Yahoo Pipes Modules to Use

That is the most basic process, and to produce an actual Yahoo Pipe, we need to use only 4 modules, in the following order:

  1. Fetch Feed. Specify one or more feeds, grab their items, and combine them into a single feed.

    Notes:

    • This Pipes module is found under the Sources sub-menu.
    • Assume resulting item ordering is undefined.
    • In our example, shown below, we’ll use the Performancing and Blog Herald RSS feeds.
  2. Sort. Specify a sorting field and criteria. In this case, sort by Publication Date (item.pubDate) in descending order.

    Notes:

    • This module is found under the Operators sub-menu.
    • In the past, Pipes’ Sort module has not always worked consistently, but we are at its mercy.
  3. Truncate. Take the mashed stream and truncate it after X items.

    Notes:

    • This module is found under the Operators sub-menu.
    • We’re limiting the result to 20 items.
  4. Output. Output the mashed stream. This will be available from the standard Yahoo Pipes “run” interface. From there, you can retrieve the dynamic RSS feed URL for the output stream.

    Note:

    • This module is automatically displayed in a new Pipe, once you drag and drop any other module.

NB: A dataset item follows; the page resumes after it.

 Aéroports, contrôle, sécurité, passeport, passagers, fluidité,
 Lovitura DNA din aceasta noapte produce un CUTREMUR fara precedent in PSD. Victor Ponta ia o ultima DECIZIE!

A screenshot of a sample Pipe is displayed below. Provided that you have a Yahoo Mail account, you can access the sample Pipe, clone a copy into your account, and tweak to your heart’s content.

Basic Pipe Variations

There are a number of simple variations that you can apply to the above sample Pipe that are relatively easy to do.

  1. Sort in chronological order (oldest article first).
  2. Filter by date. E.g., articles newer than a certain day.
  3. User-supplied date filter. Pick the maximum
  4. User-supplied truncation limit. So instead of hard-coding “20” as the number of items in the mashed feed, let the end user of the Pipe supply the value.
  5. User-supplied URLs. You are limited to a fixed number of URLs that can be specified.

Advanced Pipe Variations

Here are some more advanced variations for our feed mashup Pipe.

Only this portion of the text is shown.